> **WHAT TO WORK ON**
Once the pictures are set aside, print the records that follow exactly as written.

> **DATA FOR PROCESSING**
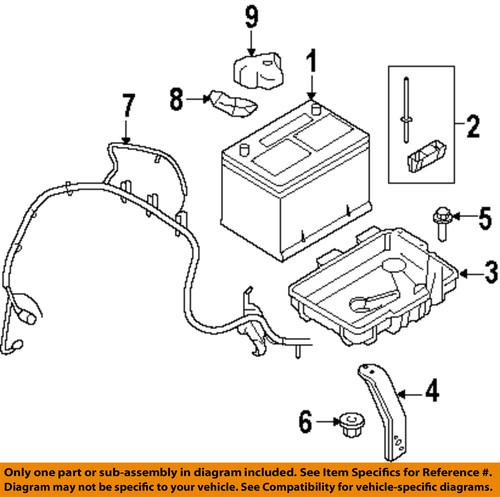 9
1
8
7
2
5
3
4
6

Only one part or sub-assembly in diagram included. See Item Specifics for Reference #. Diagram may not be specific to your vehicle. See Compatibility for vehicle-specific diagrams.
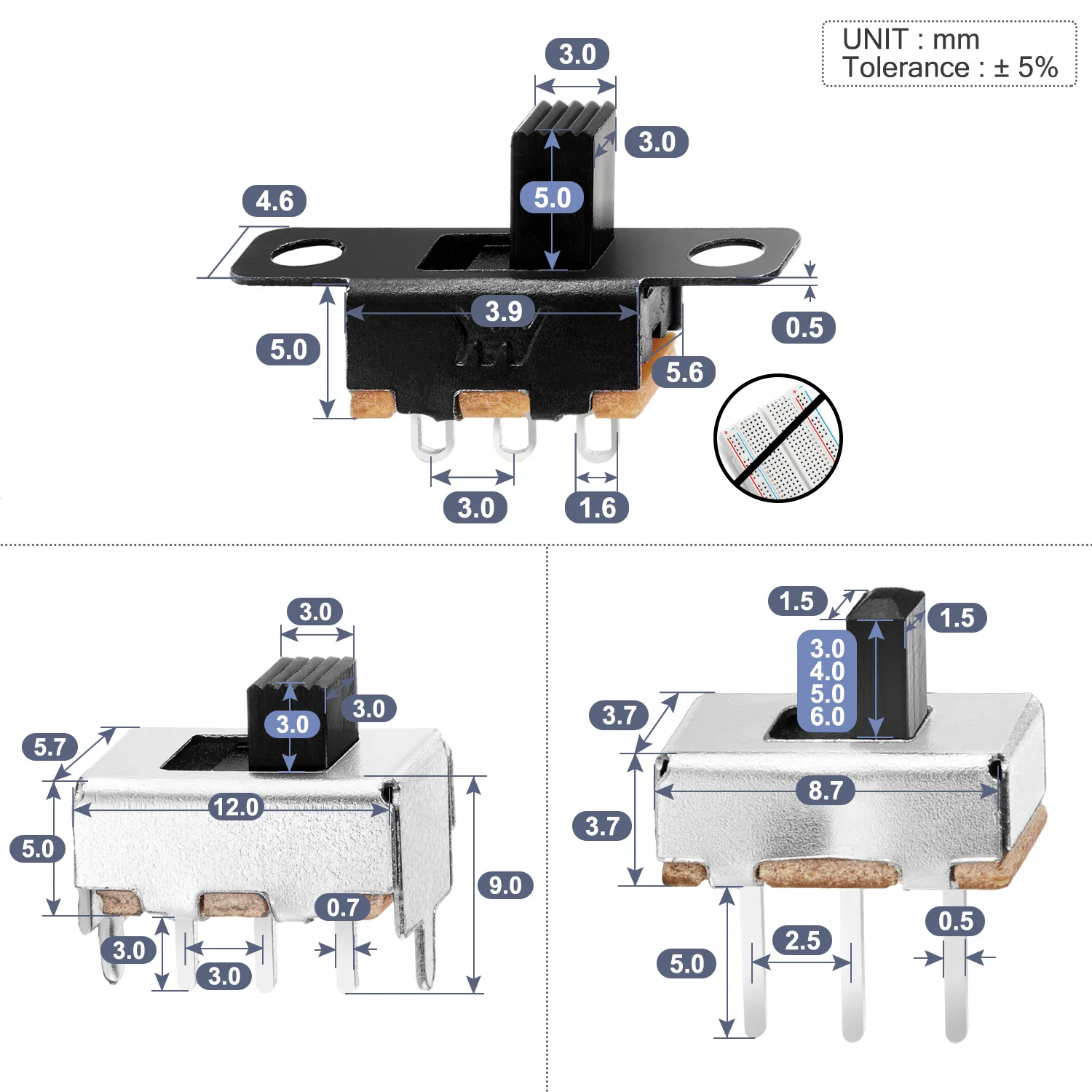 UNIT : mm
Tolerance : ± 5%

3.0
3.0
5.0
4.6
3.9
5.0
0.5
5.6
3.0
1.6

3.0
3.0
3.0
5.7
12.0
5.0
9.0
0.7
3.0
3.0

1.5
1.5
3.0
4.0
5.0
6.0
3.7
8.7
3.7
0.5
2.5
5.0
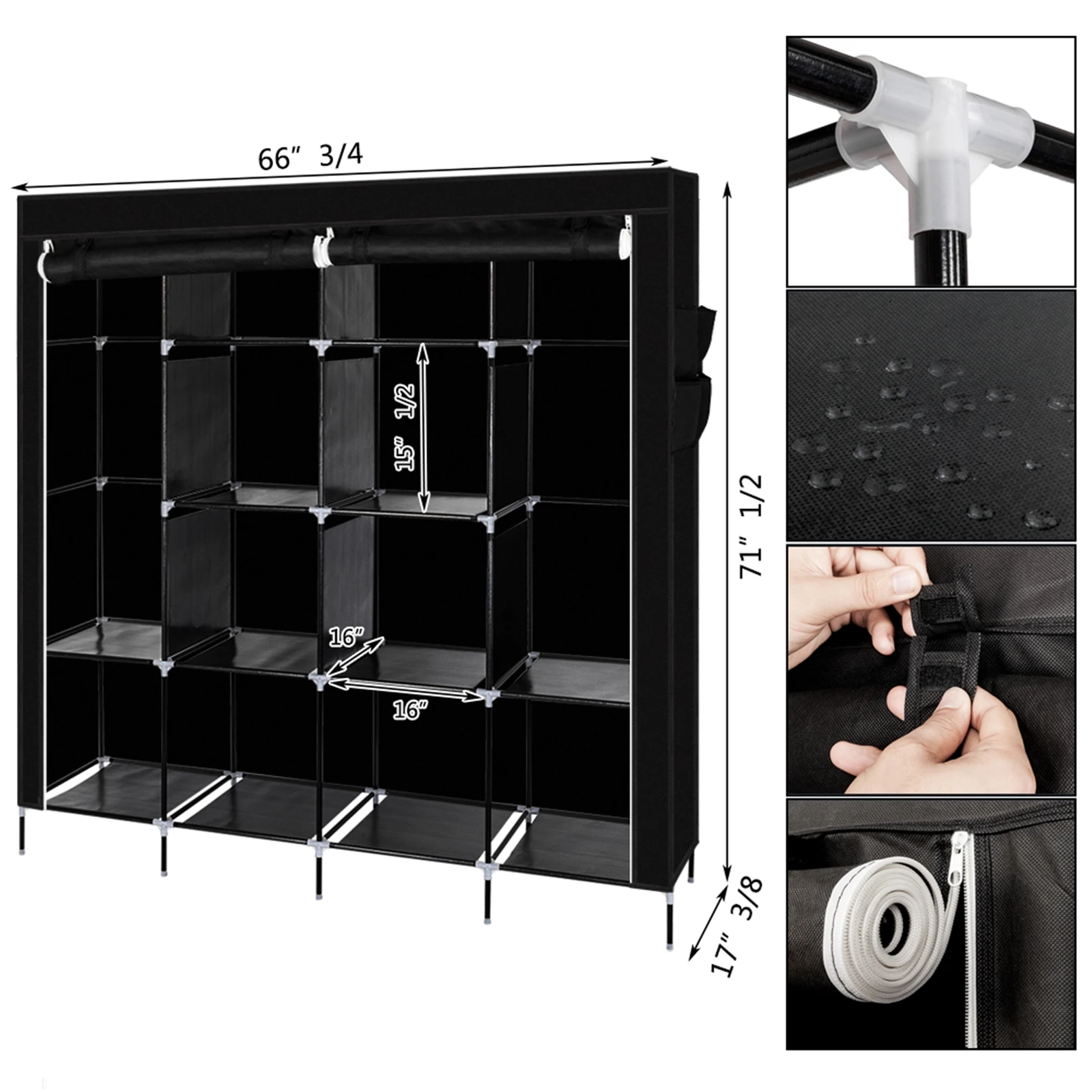 66" 3/4

15" 1/2

16"

16"

71" 1/2

17" 3/8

> **WRITTEN RESPONSE**
 9
1
8
7
2
5
3
4
6

Only one part or sub-assembly in diagram included. See Item Specifics for Reference #. Diagram may not be specific to your vehicle. See Compatibility for vehicle-specific diagrams.
 UNIT : mm
Tolerance : ± 5%

3.0
3.0
5.0
4.6
3.9
5.0
0.5
5.6
3.0
1.6

3.0
3.0
3.0
5.7
12.0
5.0
9.0
0.7
3.0
3.0

1.5
1.5
3.0
4.0
5.0
6.0
3.7
8.7
3.7
0.5
2.5
5.0
 66" 3/4

15" 1/2

16"

16"

71" 1/2

17" 3/8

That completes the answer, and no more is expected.